Last time, I got fed up with the hardcoded placeholder content in my react-spreadsheet component. Time to make a start on the spreadsheet data interface that my component will use to retrieve content for display.

The minimal interface is just size (rowCount, columnCount) and a getCellValue method. The tricky part is that data can change over time. The spreadsheet component needs to react to the change and update itself (pun intended).

useSyncExternalStore

Luckily, React has the useSyncExternalStore hook for just this use case. You pass the hook two functions: subscribe and getSnapshot. React calls the subscribe function with a callback for you to invoke whenever the content of the data store may have changed. React calls the getSnapshot function to check whether the data store content has changed since the last render.

The result of getSnapshot can be whatever you like, as long as it’s comparable using object.is. The snapshot must be immutable. React uses the snapshot mechanism to ensure that everything rendered comes from a consistent point in time.

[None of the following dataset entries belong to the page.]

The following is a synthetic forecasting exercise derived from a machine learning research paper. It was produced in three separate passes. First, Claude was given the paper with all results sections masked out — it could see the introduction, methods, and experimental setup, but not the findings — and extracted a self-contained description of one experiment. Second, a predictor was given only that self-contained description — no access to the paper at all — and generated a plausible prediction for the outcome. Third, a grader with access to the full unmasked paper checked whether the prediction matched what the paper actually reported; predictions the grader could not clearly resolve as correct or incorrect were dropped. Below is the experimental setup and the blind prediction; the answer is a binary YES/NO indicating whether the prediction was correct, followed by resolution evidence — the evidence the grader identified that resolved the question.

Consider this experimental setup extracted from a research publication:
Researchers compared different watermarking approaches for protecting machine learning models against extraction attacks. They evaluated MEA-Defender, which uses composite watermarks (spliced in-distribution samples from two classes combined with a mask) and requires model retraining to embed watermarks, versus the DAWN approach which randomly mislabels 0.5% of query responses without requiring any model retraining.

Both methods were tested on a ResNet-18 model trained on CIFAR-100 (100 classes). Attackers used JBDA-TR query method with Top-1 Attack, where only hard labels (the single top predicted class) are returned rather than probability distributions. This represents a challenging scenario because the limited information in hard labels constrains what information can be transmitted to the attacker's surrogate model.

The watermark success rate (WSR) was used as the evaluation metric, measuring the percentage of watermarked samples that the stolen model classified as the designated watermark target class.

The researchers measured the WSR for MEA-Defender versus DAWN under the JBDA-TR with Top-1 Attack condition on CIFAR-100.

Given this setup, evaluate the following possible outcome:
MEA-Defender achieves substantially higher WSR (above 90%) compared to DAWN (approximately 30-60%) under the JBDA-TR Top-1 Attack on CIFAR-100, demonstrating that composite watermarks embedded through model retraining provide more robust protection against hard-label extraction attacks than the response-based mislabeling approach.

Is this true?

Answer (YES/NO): NO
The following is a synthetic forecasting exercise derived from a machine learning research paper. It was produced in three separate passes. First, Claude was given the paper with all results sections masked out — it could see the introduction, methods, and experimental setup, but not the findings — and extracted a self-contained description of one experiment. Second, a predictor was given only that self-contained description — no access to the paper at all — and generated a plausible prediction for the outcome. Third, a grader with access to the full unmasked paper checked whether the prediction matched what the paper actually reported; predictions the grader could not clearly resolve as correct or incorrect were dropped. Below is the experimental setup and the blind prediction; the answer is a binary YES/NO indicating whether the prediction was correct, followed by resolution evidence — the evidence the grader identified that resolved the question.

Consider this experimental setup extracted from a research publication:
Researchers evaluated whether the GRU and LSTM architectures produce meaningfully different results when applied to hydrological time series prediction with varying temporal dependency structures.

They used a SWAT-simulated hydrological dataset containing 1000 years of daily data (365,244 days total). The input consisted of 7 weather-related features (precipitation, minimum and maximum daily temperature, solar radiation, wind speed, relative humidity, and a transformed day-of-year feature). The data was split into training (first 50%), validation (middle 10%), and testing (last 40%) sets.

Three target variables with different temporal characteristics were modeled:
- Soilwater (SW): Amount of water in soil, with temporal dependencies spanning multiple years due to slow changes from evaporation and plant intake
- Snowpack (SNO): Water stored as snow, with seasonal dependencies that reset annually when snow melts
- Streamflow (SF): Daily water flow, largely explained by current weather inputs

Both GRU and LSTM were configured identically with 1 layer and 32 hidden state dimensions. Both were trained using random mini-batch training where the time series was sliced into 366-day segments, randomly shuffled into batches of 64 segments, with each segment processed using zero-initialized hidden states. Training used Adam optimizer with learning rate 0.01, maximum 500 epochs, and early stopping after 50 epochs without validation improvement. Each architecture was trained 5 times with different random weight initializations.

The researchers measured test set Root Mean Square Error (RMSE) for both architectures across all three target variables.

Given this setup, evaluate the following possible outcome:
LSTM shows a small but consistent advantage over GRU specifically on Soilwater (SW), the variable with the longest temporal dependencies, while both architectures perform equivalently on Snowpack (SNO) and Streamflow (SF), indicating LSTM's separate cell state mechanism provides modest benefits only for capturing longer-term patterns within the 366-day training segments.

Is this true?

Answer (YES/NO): NO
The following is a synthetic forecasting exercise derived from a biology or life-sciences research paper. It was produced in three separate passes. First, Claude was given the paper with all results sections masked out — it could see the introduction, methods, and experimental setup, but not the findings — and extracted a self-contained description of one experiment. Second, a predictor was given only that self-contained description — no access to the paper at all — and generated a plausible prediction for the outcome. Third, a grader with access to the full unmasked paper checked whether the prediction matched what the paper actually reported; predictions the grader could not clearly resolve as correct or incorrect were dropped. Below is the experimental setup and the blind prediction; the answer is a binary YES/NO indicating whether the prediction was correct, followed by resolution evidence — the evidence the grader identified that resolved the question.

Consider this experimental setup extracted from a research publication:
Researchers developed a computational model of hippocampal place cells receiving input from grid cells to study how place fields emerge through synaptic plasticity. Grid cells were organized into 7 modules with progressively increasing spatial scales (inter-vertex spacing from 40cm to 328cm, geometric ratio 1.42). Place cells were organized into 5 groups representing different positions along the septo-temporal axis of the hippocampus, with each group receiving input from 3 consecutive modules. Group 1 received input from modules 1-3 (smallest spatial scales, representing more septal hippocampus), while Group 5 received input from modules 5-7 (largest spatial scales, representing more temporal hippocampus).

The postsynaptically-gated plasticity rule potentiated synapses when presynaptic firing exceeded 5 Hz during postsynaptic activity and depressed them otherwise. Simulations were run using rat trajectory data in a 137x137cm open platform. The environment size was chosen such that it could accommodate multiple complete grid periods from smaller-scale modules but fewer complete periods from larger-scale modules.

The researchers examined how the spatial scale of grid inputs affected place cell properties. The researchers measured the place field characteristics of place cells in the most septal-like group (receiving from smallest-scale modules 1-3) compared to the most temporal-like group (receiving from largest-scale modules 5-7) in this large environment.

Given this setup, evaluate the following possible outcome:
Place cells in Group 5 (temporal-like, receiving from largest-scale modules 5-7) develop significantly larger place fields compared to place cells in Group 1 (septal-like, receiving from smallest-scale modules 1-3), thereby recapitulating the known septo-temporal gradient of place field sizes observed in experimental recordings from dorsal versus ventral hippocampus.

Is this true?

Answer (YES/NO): YES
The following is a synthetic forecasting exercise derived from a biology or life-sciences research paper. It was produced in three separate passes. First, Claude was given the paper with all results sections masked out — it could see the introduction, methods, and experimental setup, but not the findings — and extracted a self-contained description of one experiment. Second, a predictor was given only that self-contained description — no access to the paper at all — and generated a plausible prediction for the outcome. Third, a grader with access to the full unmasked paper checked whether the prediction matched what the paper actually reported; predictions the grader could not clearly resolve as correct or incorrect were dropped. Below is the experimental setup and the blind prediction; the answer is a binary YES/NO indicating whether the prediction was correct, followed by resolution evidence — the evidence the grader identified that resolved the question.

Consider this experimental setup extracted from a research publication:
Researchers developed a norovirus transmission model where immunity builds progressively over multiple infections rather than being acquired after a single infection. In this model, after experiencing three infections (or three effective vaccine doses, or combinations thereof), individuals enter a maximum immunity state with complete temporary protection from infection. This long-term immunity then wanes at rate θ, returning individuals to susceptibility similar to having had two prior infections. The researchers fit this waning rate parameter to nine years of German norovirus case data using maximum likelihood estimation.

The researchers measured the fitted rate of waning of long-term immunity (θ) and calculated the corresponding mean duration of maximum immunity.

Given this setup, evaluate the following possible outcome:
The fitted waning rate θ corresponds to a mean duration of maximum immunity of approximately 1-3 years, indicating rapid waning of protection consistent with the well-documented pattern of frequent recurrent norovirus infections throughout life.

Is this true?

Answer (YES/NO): NO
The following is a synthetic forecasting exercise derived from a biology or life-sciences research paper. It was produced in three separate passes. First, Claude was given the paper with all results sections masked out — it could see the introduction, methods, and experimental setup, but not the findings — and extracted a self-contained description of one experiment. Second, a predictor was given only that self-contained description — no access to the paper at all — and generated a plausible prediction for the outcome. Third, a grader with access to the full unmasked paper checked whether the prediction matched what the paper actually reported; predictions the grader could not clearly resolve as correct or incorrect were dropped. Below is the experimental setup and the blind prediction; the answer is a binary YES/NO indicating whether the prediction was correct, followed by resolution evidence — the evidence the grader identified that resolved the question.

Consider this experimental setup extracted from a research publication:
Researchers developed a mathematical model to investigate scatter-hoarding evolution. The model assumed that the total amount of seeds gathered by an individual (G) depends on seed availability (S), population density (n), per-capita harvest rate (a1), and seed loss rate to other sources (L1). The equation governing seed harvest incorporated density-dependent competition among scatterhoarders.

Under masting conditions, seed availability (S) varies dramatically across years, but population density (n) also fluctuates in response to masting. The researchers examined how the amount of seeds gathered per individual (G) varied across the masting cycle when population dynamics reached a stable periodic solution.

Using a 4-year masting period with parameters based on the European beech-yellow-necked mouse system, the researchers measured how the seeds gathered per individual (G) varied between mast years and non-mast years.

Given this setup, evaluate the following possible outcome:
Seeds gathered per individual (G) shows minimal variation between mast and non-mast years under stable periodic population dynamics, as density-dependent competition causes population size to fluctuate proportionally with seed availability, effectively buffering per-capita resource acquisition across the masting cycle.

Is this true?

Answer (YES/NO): NO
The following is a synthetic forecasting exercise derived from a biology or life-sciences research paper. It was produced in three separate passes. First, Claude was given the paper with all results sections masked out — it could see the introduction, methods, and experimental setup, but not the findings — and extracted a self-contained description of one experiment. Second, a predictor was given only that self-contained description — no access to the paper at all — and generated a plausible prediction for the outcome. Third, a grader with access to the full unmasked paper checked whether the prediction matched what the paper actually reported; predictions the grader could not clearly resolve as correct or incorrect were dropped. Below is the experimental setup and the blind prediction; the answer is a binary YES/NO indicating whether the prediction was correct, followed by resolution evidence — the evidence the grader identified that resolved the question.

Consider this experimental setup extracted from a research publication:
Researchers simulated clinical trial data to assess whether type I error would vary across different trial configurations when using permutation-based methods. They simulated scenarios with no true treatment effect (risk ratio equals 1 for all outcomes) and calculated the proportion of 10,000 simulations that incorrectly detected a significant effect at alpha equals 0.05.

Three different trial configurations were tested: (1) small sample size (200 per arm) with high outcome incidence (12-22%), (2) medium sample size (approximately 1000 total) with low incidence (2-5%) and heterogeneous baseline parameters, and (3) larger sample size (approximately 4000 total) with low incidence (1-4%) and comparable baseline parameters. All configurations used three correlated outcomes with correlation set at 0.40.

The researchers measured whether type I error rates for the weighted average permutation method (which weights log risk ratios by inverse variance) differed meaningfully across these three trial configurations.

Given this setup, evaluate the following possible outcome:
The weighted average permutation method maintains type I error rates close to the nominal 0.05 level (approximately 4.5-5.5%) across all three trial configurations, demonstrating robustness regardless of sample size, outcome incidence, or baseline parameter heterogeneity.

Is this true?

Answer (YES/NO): YES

How you extract data from a snapshot is entirely up to you.

Generics

The useSyncExternalStore hook is generic. Most of my previous experience with generic language features is with templates in early versions of C++. Templates were complex to understand, resulted in obscure compiler errors, significantly changed the compilation and linking process and were impossible to debug. I quickly learnt to avoid templates if at all possible.

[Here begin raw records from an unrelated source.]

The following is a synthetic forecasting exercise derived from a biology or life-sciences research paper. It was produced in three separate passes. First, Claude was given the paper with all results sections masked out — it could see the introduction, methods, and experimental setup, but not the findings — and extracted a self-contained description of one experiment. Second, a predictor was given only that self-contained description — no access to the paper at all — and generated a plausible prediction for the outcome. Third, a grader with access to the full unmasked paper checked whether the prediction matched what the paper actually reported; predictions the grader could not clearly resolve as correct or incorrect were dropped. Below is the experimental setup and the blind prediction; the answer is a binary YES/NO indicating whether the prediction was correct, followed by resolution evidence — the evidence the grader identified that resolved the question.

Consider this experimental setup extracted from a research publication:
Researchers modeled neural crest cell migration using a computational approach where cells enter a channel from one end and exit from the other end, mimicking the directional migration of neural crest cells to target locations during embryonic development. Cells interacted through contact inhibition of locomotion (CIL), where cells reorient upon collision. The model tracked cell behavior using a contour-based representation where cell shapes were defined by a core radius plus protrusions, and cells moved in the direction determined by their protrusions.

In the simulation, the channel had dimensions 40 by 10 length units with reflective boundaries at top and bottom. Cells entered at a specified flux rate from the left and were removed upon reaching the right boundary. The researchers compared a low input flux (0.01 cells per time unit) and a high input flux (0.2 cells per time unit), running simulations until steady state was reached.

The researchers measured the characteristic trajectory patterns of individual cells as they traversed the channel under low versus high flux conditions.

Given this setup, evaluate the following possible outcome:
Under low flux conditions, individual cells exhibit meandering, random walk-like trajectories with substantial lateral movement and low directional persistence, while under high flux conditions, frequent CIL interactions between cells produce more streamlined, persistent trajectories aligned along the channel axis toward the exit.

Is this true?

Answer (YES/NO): YES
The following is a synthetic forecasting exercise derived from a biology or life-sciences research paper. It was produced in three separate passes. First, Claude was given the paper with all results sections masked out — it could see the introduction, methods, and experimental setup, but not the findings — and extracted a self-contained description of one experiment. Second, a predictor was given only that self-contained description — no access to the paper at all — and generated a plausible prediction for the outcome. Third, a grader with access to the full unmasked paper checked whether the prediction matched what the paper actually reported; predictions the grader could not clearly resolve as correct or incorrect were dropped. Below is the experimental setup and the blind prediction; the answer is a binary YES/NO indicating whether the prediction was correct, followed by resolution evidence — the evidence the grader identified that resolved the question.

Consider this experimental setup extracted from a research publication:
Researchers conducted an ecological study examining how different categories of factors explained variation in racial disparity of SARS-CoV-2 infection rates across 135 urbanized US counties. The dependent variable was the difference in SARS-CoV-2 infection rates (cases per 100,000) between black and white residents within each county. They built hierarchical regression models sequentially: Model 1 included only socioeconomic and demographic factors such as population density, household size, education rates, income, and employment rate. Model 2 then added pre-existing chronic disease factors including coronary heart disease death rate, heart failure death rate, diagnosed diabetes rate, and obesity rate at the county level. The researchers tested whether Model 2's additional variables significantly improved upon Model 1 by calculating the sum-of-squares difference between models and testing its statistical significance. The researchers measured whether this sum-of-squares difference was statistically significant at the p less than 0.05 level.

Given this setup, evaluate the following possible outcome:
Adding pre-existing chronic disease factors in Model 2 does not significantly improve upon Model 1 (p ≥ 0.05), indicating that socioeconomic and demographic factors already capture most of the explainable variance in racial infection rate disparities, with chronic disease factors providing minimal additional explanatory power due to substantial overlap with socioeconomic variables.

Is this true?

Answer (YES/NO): YES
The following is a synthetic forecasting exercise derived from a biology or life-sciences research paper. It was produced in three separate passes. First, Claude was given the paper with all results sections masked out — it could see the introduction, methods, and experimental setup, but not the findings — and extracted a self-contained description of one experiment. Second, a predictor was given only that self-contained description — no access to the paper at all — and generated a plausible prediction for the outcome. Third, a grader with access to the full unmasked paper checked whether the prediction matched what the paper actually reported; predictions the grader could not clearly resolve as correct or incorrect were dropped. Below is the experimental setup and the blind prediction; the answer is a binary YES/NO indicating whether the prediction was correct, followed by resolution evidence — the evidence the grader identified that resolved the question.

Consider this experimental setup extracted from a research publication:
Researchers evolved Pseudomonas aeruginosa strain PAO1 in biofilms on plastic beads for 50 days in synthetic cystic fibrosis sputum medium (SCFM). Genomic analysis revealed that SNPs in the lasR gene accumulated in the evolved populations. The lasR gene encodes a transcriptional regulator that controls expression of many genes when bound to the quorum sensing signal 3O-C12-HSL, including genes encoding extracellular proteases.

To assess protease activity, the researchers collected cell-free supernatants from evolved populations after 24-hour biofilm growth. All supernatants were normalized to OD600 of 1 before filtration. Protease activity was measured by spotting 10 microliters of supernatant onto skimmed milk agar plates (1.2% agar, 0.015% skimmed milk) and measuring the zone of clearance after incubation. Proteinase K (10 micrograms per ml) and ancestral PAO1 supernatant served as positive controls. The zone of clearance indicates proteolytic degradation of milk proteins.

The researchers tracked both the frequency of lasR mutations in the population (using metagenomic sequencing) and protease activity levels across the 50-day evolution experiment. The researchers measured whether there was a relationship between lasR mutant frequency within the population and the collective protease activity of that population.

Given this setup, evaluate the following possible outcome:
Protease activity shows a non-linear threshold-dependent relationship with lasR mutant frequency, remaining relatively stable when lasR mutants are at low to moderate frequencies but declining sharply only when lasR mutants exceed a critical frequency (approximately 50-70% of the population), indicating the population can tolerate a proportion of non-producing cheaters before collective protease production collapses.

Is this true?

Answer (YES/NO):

export function useSyncExternalStore<Snapshot>(
    subscribe: (onStoreChange: () => void) => () => void,
    getSnapshot: () => Snapshot,
    getServerSnapshot?: () => Snapshot,
): Snapshot;

Which is probably why my first reaction on seeing the useSyncExternalStore definition was to pick a fixed type to use as a snapshot and minimize the contamination of my code with generics. My main implementation of a data store is going to be based on event sourcing, so I can use an index into the event log as a snapshot. Nice and simple. A snapshot is just a number.

I’ve also been thinking about how to combine multiple data stores into a single view. You could have a MultiSpreadsheetData interface that wrapped an array of SpreadsheetData instances. The getCellValue method would call each child store in turn until it found a defined value. You could have a read-only reference data store and overlay an empty editable data store.

Unfortunately, that needs a more complex snapshot. In general, MultiSpreadsheetData would need to return an array containing each child store’s snapshot. I briefly thought about an end run around the type system by declaring Snapshot as unknown or any. Then I realized that I’m better than that.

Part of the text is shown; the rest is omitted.